Splitting up your property is often one of the biggest practical considerations in an Illinois divorce. Equitable distribution rules govern what happens if you go to court, and many spouses use the equitable distribution rule as a starting point when negotiating a settlement outside of court. The goal is a fair division of property.
Whether you litigate or settle outside of court, the discovery process is crucial to property division. Discovery involves divorcing spouses providing information to one another about their debts and assets.
What if your spouse intentionally hid property from you, your attorney and the courts?
If you catch it before you finalize the divorce
In a best-case scenario, you would discover a hidden bank account or other hidden assets before the court actually finalized the divorce. You could then present evidence of your spouse’s financial conduct to the judge overseeing your case and ask them to integrate that information into their ruling. Although spousal misconduct rarely affects property division, the courts may split property less evenly to penalize a spouse who has intentionally hidden assets.

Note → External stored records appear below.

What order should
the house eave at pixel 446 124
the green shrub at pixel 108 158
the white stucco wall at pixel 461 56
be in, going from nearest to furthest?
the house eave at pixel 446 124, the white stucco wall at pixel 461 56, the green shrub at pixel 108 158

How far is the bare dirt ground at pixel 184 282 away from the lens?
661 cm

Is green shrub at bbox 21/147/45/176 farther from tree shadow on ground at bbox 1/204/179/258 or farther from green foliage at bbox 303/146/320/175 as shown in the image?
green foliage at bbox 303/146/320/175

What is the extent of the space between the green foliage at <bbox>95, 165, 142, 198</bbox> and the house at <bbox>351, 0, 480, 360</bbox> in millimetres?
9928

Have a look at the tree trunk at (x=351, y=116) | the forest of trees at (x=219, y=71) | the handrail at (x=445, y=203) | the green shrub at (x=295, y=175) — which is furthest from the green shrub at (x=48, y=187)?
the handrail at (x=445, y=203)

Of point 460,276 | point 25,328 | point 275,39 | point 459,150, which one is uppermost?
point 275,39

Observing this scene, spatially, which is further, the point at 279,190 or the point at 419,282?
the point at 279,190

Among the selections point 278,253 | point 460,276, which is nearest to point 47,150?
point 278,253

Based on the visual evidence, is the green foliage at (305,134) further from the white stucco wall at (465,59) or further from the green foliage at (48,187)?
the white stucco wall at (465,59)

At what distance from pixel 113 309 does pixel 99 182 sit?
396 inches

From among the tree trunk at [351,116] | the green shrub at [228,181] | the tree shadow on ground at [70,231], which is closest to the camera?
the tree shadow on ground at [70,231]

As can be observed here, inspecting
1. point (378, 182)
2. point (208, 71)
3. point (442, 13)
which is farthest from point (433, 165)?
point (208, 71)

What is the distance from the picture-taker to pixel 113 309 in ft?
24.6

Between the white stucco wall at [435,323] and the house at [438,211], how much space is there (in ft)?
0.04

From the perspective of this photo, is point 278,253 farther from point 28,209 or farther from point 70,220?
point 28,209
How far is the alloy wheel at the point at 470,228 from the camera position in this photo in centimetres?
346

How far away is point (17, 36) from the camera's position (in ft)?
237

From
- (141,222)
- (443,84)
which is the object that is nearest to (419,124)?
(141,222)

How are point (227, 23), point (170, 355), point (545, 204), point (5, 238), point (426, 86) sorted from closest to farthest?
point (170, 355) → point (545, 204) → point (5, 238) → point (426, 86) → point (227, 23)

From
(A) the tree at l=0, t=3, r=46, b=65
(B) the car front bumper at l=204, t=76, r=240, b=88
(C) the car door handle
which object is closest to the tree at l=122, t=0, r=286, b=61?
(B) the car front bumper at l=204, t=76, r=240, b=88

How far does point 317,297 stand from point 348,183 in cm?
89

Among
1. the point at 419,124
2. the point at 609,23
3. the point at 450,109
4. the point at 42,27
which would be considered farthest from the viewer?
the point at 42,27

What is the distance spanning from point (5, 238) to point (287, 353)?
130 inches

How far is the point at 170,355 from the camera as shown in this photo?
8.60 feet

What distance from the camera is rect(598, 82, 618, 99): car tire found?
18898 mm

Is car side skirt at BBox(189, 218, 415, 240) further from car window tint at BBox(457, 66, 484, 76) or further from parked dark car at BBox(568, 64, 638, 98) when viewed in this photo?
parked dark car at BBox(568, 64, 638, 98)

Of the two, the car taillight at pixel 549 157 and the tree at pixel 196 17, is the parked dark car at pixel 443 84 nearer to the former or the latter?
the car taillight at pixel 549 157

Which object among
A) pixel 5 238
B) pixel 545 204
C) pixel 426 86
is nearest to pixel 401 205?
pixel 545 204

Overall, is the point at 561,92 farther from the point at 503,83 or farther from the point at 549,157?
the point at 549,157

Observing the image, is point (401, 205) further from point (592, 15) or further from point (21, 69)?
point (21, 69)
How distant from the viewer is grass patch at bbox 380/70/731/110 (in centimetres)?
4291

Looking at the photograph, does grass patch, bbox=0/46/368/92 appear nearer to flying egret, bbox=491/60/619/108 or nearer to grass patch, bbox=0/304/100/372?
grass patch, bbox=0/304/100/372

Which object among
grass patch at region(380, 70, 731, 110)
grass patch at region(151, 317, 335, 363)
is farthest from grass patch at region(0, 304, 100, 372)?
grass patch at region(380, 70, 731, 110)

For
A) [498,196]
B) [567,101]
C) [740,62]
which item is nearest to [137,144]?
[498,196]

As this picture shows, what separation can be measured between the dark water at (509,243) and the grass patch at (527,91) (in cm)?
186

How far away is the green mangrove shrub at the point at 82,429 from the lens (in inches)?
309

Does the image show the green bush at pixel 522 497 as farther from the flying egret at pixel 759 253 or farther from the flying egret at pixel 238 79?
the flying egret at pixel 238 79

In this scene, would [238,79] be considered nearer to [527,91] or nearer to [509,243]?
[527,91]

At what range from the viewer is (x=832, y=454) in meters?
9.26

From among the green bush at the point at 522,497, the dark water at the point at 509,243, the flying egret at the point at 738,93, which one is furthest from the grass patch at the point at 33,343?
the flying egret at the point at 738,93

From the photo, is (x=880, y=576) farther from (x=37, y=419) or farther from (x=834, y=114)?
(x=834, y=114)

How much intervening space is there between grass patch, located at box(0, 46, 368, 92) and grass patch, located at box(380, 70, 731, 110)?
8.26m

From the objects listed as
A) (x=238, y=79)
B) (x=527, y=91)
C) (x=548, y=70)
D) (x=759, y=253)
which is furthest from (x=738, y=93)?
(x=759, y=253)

If you discover the issue after the divorce
It is rare that the Illinois courts will revisit a property division order, but fraud during the discovery process is one of the few reasons that they would consider doing so. If you can conclusively show that your spouse lied about their assets to you or to the courts, you may be able to appeal the earlier decision and hold your spouse accountable for that misconduct. Typically, the property involved will need to have significant value to warrant such a reconsideration.
Learning more about how property division works in an Illinois divorce will help you achieve a fair outcome.